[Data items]

=======

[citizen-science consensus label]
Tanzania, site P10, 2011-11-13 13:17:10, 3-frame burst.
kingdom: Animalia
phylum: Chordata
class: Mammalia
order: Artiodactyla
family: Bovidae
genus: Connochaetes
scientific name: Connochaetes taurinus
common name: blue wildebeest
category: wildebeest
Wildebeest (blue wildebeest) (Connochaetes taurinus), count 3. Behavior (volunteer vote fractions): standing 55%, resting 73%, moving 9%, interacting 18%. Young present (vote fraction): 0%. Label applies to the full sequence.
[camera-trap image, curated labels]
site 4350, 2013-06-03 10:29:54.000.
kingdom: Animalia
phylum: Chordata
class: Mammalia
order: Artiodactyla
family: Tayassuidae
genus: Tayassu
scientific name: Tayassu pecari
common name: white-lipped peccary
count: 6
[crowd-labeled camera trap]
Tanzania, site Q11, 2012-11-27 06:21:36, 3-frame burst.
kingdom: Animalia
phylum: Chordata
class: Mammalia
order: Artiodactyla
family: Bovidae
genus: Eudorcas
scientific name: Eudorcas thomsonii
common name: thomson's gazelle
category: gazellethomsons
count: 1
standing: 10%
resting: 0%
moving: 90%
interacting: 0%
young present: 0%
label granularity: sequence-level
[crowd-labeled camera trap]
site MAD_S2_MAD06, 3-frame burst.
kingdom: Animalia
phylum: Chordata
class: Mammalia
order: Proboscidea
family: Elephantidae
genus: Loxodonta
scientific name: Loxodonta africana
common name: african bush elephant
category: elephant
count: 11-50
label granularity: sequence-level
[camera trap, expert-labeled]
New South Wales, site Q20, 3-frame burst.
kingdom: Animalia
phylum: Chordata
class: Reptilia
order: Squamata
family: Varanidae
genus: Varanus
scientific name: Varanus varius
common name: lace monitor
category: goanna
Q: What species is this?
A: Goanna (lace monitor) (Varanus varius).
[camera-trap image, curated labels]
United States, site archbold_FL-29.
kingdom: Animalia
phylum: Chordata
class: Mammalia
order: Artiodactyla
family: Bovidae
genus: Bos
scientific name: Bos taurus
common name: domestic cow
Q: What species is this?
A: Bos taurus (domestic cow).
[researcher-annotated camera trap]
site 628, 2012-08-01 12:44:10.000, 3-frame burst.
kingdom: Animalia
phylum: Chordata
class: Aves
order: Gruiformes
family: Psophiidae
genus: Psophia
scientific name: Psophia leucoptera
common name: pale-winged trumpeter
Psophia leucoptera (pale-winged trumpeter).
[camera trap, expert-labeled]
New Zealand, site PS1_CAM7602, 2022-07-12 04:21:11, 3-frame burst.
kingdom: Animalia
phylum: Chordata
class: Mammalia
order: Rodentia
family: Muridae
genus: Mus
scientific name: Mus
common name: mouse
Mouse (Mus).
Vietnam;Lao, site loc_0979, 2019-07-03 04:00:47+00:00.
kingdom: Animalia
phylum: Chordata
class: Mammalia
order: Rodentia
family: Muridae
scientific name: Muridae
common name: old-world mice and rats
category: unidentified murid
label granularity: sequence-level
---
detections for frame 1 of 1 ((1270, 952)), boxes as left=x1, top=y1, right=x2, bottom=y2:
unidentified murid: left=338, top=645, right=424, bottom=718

=======

### About this task
Reproduce the entries in full, exactly as written.

### Result
[citizen-science consensus label]
Tanzania, site P10, 2011-11-13 13:17:10, 3-frame burst.
kingdom: Animalia
phylum: Chordata
class: Mammalia
order: Artiodactyla
family: Bovidae
genus: Connochaetes
scientific name: Connochaetes taurinus
common name: blue wildebeest
category: wildebeest
Wildebeest (blue wildebeest) (Connochaetes taurinus), count 3. Behavior (volunteer vote fractions): standing 55%, resting 73%, moving 9%, interacting 18%. Young present (vote fraction): 0%. Label applies to the full sequence.
[camera-trap image, curated labels]
site 4350, 2013-06-03 10:29:54.000.
kingdom: Animalia
phylum: Chordata
class: Mammalia
order: Artiodactyla
family: Tayassuidae
genus: Tayassu
scientific name: Tayassu pecari
common name: white-lipped peccary
count: 6
[crowd-labeled camera trap]
Tanzania, site Q11, 2012-11-27 06:21:36, 3-frame burst.
kingdom: Animalia
phylum: Chordata
class: Mammalia
order: Artiodactyla
family: Bovidae
genus: Eudorcas
scientific name: Eudorcas thomsonii
common name: thomson's gazelle
category: gazellethomsons
count: 1
standing: 10%
resting: 0%
moving: 90%
interacting: 0%
young present: 0%
label granularity: sequence-level
[crowd-labeled camera trap]
site MAD_S2_MAD06, 3-frame burst.
kingdom: Animalia
phylum: Chordata
class: Mammalia
order: Proboscidea
family: Elephantidae
genus: Loxodonta
scientific name: Loxodonta africana
common name: african bush elephant
category: elephant
count: 11-50
label granularity: sequence-level
[camera trap, expert-labeled]
New South Wales, site Q20, 3-frame burst.
kingdom: Animalia
phylum: Chordata
class: Reptilia
order: Squamata
family: Varanidae
genus: Varanus
scientific name: Varanus varius
common name: lace monitor
category: goanna
Q: What species is this?
A: Goanna (lace monitor) (Varanus varius).
[camera-trap image, curated labels]
United States, site archbold_FL-29.
kingdom: Animalia
phylum: Chordata
class: Mammalia
order: Artiodactyla
family: Bovidae
genus: Bos
scientific name: Bos taurus
common name: domestic cow
Q: What species is this?
A: Bos taurus (domestic cow).
[researcher-annotated camera trap]
site 628, 2012-08-01 12:44:10.000, 3-frame burst.
kingdom: Animalia
phylum: Chordata
class: Aves
order: Gruiformes
family: Psophiidae
genus: Psophia
scientific name: Psophia leucoptera
common name: pale-winged trumpeter
Psophia leucoptera (pale-winged trumpeter).
[camera trap, expert-labeled]
New Zealand, site PS1_CAM7602, 2022-07-12 04:21:11, 3-frame burst.
kingdom: Animalia
phylum: Chordata
class: Mammalia
order: Rodentia
family: Muridae
genus: Mus
scientific name: Mus
common name: mouse
Mouse (Mus).
Vietnam;Lao, site loc_0979, 2019-07-03 04:00:47+00:00.
kingdom: Animalia
phylum: Chordata
class: Mammalia
order: Rodentia
family: Muridae
scientific name: Muridae
common name: old-world mice and rats
category: unidentified murid
label granularity: sequence-level
---
detections for frame 1 of 1 ((1270, 952)), boxes as left=x1, top=y1, right=x2, bottom=y2:
unidentified murid: left=338, top=645, right=424, bottom=718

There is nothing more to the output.